__AIM 1__
Decide whether each statement below agrees with the passage on the remittance basis. For each, answer yes or no and quote the words of the passage that decide it.
(a) An individual who is UK resident is taxed on both UK and overseas income.
(b) Bringing an asset bought from overseas income into the UK for repair counts as a remittance.
(c) The remittance basis applies automatically when unremitted income and gain is less than 2000 pounds per year.

If an individual is UK resident than tax will be charged on worldwide income, i.e. both UK and overseas income.

However, if an individual is not domiciled in the UK then remittance basis is available.

What is the meaning of Remittance?
 

·         To bring money (overseas income)  to the UK.
·         To bring assets purchased from overseas income  to the UK except:
1.       Assets’ price is less than 1000 pounds
2.       Personal belongings
3.       For exhibition purposes
4.       For repair purpose.
·         To pay a loan in the UK with that overseas income

An auto remittance basis will be applied  if unremitted income and gain is less than 2000pounds per year.
If unremitted income is more than 2000 pounds per year than remittance basis will need to be claimed/opted.

Remittance base charge:
For claiming the remittance basis over arising basis, the age of the individual should be more than 18 years.

__AIM 2__
Turn the stretch of the records from their start through the line that contains "<instances>" into a numbered list, with blank lines left out. Leave the pictures out of the list.

__DATA ROWS__

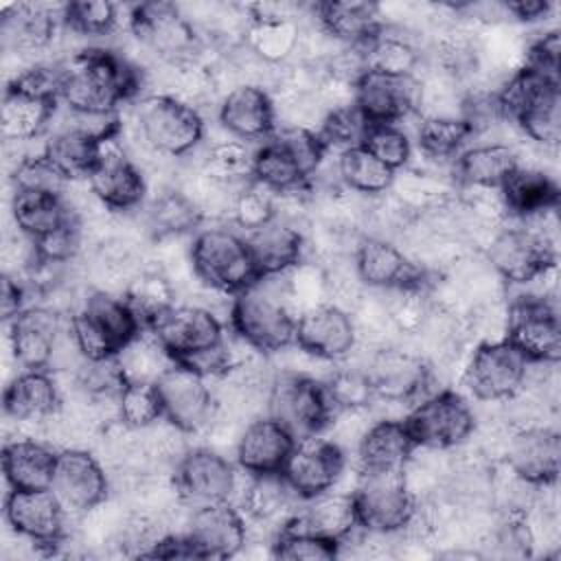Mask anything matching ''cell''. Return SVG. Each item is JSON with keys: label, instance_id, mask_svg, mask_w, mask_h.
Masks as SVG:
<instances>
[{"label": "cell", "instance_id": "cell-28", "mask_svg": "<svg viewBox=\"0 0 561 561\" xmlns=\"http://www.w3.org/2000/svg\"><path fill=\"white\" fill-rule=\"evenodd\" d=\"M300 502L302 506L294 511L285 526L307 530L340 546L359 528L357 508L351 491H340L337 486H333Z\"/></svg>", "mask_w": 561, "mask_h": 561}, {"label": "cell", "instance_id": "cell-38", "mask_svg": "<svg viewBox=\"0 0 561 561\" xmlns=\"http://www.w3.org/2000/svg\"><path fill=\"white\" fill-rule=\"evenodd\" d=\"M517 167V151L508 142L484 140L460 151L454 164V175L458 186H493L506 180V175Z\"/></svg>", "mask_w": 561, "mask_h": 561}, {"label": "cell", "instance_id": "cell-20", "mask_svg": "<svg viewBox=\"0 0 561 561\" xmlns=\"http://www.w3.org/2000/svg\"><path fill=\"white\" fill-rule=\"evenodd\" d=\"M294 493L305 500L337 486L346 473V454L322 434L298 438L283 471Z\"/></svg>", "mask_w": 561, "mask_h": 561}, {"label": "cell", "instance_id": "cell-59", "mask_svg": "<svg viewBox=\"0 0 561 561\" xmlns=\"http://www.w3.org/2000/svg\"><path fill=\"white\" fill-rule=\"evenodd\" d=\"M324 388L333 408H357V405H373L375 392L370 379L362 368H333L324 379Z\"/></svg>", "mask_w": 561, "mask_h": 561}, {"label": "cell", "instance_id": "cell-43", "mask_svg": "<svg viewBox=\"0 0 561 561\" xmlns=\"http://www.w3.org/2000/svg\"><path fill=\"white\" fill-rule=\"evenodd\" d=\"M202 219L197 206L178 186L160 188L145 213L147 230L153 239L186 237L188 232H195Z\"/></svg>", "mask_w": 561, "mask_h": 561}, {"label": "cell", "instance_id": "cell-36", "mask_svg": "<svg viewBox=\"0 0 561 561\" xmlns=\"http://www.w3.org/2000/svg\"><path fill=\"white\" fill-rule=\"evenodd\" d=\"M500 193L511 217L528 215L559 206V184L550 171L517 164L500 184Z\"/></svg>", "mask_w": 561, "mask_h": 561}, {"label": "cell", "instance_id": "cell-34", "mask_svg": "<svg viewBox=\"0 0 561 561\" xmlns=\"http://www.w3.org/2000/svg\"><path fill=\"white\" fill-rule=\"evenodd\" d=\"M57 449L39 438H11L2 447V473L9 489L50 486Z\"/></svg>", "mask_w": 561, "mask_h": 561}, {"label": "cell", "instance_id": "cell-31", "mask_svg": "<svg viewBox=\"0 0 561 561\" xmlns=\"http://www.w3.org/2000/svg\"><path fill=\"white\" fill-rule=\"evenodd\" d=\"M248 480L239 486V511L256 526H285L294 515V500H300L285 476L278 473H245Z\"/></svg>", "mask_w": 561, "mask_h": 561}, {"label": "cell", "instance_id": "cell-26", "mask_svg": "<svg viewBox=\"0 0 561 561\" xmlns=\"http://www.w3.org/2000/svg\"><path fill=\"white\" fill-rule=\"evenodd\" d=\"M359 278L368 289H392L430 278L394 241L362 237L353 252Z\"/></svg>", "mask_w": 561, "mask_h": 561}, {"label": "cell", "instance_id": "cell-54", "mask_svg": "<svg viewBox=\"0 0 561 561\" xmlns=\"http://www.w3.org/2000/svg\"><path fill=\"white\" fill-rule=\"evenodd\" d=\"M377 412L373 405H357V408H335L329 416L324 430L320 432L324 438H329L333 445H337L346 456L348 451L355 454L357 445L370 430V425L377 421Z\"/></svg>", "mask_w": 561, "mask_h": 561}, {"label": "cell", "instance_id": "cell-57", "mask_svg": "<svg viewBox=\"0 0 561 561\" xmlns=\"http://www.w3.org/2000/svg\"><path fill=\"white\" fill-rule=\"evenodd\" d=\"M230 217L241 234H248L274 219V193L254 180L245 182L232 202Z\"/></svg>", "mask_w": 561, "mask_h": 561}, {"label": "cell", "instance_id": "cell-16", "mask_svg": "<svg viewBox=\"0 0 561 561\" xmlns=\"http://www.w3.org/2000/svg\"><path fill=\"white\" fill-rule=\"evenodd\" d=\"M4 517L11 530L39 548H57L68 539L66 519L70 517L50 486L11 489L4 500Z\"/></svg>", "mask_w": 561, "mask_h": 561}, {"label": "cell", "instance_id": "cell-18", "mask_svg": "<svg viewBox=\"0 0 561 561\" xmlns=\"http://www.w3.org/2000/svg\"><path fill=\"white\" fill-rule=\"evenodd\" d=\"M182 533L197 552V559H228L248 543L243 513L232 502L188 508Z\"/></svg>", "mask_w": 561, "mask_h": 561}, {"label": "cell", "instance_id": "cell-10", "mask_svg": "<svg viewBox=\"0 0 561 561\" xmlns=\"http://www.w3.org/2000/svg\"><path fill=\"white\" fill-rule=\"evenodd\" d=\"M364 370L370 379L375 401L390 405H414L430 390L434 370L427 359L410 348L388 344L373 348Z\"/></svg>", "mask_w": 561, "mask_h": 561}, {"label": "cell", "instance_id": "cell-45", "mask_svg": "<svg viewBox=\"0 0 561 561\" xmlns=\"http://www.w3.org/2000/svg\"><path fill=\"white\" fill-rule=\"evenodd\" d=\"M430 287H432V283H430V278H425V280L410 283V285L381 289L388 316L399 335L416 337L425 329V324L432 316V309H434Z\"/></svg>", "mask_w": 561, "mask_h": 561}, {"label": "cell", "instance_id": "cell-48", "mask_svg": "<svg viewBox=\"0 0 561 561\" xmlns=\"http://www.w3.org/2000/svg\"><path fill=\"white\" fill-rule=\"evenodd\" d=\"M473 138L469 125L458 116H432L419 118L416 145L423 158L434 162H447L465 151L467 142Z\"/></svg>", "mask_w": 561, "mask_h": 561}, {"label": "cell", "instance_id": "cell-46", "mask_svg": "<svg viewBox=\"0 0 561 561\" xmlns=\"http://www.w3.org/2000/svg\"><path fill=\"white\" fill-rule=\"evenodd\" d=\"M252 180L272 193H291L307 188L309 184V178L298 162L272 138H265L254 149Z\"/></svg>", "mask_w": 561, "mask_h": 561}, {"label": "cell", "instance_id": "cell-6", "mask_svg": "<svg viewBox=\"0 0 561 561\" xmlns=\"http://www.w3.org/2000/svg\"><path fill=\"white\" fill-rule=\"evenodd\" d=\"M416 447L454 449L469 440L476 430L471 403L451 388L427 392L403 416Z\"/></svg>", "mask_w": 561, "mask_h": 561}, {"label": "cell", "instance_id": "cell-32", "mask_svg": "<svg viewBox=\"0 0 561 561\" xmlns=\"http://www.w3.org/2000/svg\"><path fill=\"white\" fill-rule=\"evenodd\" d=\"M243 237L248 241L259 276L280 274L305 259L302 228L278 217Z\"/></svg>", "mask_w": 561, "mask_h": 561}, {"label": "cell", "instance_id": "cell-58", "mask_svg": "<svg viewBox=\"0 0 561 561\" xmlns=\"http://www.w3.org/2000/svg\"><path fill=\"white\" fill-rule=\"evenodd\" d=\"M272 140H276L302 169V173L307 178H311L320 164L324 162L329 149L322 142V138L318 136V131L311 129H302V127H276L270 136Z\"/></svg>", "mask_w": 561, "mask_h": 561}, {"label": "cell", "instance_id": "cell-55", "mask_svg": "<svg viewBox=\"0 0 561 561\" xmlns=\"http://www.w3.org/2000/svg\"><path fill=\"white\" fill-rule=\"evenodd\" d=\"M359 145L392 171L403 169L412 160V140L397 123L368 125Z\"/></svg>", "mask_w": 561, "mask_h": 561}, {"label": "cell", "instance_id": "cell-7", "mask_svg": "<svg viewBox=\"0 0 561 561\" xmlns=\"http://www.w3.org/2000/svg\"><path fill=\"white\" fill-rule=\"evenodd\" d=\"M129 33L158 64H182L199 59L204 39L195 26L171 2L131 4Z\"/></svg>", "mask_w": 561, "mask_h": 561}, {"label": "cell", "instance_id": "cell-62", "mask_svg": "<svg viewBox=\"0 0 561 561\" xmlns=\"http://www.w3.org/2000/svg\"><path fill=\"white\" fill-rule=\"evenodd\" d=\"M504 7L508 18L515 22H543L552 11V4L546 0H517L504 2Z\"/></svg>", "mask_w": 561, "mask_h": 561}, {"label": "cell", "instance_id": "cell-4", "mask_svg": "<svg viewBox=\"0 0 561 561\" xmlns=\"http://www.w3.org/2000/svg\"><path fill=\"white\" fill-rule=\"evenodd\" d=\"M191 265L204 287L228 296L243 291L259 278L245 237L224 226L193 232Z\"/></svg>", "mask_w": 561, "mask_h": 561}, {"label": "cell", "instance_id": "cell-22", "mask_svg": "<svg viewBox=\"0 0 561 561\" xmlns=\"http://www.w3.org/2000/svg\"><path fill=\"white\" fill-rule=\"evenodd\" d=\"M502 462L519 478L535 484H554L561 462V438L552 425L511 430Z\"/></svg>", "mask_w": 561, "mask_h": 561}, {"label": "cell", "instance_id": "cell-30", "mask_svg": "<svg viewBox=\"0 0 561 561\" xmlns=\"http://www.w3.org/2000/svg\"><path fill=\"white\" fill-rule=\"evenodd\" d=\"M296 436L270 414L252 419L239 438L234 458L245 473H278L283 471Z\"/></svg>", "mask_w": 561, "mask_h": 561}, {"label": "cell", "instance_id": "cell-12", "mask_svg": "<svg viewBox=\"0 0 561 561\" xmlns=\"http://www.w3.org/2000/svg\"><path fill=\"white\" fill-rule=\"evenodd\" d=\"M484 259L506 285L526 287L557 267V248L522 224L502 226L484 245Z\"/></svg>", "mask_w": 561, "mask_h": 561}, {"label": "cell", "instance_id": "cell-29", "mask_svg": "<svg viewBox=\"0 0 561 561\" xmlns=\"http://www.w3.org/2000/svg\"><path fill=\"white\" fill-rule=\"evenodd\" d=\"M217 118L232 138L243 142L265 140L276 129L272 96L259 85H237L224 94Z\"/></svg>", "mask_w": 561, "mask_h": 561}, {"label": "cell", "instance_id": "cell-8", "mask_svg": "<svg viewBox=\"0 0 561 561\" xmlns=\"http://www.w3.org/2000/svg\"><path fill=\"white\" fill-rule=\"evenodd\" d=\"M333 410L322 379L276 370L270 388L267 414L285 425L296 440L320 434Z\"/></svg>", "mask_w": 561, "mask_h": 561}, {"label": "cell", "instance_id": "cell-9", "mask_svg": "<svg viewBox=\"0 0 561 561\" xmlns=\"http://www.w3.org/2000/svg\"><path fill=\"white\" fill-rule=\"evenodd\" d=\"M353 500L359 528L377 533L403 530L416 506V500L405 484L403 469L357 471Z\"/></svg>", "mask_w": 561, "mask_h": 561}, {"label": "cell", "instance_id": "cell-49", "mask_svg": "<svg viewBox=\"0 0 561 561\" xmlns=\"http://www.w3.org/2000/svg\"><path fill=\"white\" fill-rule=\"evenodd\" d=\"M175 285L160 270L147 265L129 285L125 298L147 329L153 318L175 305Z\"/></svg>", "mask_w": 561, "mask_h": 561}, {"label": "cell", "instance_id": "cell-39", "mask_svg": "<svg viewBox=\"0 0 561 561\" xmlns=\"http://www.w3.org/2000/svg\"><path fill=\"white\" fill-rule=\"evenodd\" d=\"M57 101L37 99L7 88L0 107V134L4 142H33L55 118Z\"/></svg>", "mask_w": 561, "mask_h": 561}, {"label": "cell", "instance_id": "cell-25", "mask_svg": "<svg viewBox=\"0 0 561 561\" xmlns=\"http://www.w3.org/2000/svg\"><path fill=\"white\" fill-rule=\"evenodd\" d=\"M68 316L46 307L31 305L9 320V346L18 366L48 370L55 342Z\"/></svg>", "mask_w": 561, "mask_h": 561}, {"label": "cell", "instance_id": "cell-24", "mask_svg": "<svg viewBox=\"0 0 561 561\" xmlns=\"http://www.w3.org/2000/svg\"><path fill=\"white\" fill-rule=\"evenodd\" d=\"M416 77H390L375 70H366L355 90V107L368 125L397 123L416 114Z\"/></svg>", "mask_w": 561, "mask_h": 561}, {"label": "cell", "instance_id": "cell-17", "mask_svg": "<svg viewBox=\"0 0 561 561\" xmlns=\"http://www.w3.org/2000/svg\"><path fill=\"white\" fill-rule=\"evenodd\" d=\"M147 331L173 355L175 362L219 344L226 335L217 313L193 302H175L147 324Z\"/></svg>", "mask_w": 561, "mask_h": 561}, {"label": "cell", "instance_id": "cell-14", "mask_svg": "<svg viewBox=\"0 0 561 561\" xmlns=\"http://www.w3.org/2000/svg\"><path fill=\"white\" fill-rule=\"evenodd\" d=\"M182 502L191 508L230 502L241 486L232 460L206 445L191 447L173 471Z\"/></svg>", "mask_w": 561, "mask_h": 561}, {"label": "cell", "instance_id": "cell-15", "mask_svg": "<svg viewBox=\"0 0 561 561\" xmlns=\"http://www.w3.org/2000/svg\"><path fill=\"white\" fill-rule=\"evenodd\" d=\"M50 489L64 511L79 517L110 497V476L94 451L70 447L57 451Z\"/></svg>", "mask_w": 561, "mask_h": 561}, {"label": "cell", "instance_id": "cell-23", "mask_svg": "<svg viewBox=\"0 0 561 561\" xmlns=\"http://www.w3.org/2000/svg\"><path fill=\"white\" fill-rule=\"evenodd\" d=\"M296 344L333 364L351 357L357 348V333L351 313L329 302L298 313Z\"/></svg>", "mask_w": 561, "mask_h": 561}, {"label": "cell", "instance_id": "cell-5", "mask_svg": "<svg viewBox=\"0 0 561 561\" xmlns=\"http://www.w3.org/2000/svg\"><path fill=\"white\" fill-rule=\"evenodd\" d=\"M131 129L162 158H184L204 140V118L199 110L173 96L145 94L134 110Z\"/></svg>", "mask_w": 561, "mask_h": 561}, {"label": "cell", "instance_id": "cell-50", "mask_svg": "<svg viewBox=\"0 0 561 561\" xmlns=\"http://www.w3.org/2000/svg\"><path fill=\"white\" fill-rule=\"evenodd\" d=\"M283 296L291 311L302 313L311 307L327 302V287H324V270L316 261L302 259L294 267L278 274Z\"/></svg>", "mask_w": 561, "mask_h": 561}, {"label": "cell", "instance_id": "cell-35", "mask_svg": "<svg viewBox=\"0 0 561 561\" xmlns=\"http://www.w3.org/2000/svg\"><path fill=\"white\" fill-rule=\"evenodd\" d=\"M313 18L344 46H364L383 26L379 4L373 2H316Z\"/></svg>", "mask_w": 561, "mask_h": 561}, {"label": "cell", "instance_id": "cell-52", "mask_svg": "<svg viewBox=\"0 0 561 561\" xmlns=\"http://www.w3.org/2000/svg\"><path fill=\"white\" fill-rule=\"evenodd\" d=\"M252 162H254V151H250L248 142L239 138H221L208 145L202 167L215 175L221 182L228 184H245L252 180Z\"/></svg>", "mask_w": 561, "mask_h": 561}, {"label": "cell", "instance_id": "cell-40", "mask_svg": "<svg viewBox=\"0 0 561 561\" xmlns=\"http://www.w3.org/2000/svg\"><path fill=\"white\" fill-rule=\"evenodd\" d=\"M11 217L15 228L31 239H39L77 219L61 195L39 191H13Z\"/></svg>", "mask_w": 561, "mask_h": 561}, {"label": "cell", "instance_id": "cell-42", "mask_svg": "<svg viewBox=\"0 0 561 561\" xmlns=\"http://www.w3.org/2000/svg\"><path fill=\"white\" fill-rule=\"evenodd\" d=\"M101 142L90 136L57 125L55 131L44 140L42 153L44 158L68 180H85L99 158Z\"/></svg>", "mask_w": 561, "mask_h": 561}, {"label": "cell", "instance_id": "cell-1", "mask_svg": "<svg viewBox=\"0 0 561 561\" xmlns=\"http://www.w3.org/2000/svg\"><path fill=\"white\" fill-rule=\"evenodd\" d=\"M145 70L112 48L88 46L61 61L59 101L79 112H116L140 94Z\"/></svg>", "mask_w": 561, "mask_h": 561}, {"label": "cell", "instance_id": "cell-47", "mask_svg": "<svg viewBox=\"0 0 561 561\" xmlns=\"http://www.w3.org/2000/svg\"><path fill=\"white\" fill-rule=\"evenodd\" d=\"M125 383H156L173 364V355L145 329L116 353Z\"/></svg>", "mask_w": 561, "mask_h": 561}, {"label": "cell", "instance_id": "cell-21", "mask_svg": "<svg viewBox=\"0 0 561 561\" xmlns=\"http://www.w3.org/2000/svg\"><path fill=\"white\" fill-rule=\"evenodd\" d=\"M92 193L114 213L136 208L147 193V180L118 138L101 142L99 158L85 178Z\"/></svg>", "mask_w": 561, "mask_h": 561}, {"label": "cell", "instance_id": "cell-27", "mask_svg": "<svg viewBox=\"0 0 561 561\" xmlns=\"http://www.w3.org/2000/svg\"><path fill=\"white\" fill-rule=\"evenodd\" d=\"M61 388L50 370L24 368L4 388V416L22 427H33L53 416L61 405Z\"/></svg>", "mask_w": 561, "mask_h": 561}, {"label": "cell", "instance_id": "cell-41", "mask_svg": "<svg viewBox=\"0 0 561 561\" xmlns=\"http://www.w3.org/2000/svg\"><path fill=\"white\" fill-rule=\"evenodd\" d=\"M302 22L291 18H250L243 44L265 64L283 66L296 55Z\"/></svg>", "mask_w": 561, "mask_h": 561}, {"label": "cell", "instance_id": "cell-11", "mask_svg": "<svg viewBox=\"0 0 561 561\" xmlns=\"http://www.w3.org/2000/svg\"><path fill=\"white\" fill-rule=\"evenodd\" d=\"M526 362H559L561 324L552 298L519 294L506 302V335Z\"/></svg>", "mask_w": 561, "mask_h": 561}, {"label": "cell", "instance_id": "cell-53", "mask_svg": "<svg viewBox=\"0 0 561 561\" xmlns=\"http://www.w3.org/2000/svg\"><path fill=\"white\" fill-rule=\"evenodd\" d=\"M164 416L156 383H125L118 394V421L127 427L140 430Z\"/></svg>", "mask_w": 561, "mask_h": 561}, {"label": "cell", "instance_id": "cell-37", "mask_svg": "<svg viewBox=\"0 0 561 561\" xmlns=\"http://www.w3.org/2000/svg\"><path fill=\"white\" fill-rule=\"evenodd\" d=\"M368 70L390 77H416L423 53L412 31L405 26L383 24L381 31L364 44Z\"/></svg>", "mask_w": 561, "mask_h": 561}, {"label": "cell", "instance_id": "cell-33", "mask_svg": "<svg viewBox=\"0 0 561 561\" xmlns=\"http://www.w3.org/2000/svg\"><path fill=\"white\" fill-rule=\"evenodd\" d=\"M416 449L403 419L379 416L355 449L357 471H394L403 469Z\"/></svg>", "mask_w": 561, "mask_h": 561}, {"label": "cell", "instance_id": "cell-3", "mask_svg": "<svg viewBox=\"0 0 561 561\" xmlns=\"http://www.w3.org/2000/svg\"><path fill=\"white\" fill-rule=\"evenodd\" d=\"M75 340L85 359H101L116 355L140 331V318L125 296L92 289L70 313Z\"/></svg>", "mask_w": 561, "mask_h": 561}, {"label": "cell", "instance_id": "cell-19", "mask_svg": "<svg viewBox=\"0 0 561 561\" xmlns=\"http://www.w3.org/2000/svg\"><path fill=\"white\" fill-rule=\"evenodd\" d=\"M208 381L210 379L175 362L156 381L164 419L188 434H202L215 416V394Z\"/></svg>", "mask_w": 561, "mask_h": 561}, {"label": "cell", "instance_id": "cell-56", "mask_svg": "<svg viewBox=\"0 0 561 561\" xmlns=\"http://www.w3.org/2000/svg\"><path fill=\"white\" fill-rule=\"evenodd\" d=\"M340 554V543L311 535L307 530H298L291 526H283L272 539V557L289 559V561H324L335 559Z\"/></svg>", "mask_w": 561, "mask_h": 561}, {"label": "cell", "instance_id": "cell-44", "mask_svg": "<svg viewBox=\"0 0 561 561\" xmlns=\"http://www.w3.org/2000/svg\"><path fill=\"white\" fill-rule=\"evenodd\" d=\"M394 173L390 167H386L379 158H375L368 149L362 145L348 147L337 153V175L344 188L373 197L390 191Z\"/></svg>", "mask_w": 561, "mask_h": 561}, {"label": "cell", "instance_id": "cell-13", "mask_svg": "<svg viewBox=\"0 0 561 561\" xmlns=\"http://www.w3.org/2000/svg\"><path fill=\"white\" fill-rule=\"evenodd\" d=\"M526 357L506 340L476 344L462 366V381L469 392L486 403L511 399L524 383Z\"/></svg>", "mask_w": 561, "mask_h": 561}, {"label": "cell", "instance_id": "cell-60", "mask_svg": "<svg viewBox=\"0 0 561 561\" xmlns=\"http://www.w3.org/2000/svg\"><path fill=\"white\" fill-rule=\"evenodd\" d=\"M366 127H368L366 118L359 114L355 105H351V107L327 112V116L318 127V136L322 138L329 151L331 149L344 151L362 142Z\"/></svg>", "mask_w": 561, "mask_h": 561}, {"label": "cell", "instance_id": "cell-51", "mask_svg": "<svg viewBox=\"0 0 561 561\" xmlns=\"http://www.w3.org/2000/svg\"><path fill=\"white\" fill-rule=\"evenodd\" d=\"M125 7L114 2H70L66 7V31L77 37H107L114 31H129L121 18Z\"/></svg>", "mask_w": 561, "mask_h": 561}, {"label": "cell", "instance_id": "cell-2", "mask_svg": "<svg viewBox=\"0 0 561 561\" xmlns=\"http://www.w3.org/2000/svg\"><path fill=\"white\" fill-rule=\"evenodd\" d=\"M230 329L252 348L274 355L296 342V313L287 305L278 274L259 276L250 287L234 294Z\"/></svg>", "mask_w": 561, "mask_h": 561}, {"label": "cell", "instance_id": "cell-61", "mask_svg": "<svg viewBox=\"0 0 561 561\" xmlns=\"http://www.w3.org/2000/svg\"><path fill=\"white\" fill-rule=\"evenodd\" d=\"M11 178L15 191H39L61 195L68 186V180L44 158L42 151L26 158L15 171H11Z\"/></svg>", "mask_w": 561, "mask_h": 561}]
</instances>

__WRITTEN SOLUTION 1__
(a) Yes: "tax will be charged on worldwide income, i.e. both UK and overseas income"
(b) No: "except:" … "For repair purpose."
(c) Yes: "An auto remittance basis will be applied"

__WRITTEN SOLUTION 2__
1. Mask anything matching ''cell''. Return SVG. Each item is JSON with keys: label, instance_id, mask_svg, mask_w, mask_h.
2. Masks as SVG:
3. <instances>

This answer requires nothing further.